We got a taxi to the airport and again our flight was full of people who had been at the festival. There was a friendly atmosphere, but everyone was exhausted from three crazy days in the desert. I liked the organisers non-hierarchical approach and the absence of celebrity or commercial culture. DJs coordinated buses and helped arrange accommodation, photographers built wooden structures onsite, headliners travelled by bus with the other partygoers and everyone lent a hand. There were no commercial vendors at the event, but to everyone’s surprise, after the success of the first Stihia festival in 2018, President Mirziyoyev offered to sponsor the festival this year
The absolute uniqueness of this event is what drew me to it. Trying to do something new and different in a bizarre and intriguing location just for the hell of it with the result of a whole load of people happy and dancing into the early hours of morning was always our aim in Poster Fish Promotions. The fact that this festival has the dual purpose of raising awareness of this manmade environmental disaster while bringing people and music together that wouldn’t normally experience each other really appeals to me. I also love the fact that it’s a free festival. Its accessible and reaches out to all. Locals are employed throughout the build and the festival itself brings a lot of money into the area.
Money though is hard to come by there as there are no ATMs in Moynaq and none that will take foreign cards in Nukus so it is important to come prepared with all the Uzbek som you will need. The denominations are huge, but food and accommodation are cheap, so you won’t actually need much. Taxis can involve a bit of haggling but are still not expensive at all. Hostels will take, and sometimes insist on taking, US dollars as payment so its good to have some with you too. It is impossible to purchase Uzbek som outside of Uzbekistan as it is a restricted currency but there are plenty of money exchanges and banks in the cities. ATMs that take foreign cards can be hard to find so it is worth bringing euros and dollars with you when visiting Uzbekistan.
It is an amazing country with hugely varied regions and some fantastic architecture. The culture is quite relaxed now and evidently secular despite roughly 90% identifying as Muslim. The place feels very safe and public spaces are clean and well maintained. Drinking bottled water is essential and squat toilets are commonplace. Tourists do get noticed especially in country areas, but not hustled or harassed, just asked to step into photographs.

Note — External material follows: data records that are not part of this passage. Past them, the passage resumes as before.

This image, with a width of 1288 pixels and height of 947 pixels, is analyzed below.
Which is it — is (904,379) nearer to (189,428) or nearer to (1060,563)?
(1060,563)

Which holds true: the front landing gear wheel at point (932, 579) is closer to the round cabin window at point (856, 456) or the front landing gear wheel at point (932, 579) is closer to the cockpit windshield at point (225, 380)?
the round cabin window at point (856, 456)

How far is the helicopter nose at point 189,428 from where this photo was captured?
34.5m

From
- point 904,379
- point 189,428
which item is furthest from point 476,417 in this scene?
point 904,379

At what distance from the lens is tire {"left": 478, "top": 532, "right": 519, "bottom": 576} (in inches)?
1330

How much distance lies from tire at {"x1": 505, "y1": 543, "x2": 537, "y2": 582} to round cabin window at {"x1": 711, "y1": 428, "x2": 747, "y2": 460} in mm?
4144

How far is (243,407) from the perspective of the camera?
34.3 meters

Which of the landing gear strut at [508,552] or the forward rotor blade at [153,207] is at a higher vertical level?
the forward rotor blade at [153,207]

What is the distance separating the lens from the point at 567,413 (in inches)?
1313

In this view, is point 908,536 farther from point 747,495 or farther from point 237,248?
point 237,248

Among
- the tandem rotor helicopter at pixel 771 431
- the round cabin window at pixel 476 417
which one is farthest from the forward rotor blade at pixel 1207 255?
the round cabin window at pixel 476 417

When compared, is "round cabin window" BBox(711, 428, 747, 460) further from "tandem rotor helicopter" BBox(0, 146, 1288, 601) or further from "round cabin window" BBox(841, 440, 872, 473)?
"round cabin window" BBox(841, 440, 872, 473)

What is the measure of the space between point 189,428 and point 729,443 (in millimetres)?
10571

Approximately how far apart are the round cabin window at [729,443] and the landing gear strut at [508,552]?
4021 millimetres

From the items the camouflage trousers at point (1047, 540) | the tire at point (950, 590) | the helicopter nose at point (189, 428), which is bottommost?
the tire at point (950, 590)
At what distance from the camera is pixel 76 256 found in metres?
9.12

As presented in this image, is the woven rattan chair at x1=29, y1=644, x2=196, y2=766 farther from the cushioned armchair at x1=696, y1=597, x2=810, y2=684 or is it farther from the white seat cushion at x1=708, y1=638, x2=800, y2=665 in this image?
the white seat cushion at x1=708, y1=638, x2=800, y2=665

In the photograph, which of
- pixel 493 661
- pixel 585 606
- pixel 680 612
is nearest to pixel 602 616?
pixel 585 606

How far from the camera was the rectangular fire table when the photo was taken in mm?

I would highly recommend Stihia festival to anyone up for the trip. As the festival is free your costs will mostly involve getting there. You need to register online in advance to get your wristband and your place on the bus. It’s a Bring Your Own Beer (BYOB) event so don’t expect a bar on site and stock up before you leave the nearest big town. Most importantly remember to respect the area and the people who live there. They are already living in an environmental disaster area so bin your empties and don’t leave litter lying around. Try to learn one or two phrases of Uzbek or Russian and embrace the uniqueness of this festival.
Keep an eye on Stihia’s website here for details of what’s happening in 2020. I really hope that this becomes a regular thing and that I can return to at some point in the future. Who knows maybe next year there will be more than two Irish people making the long journey to this wonderful event.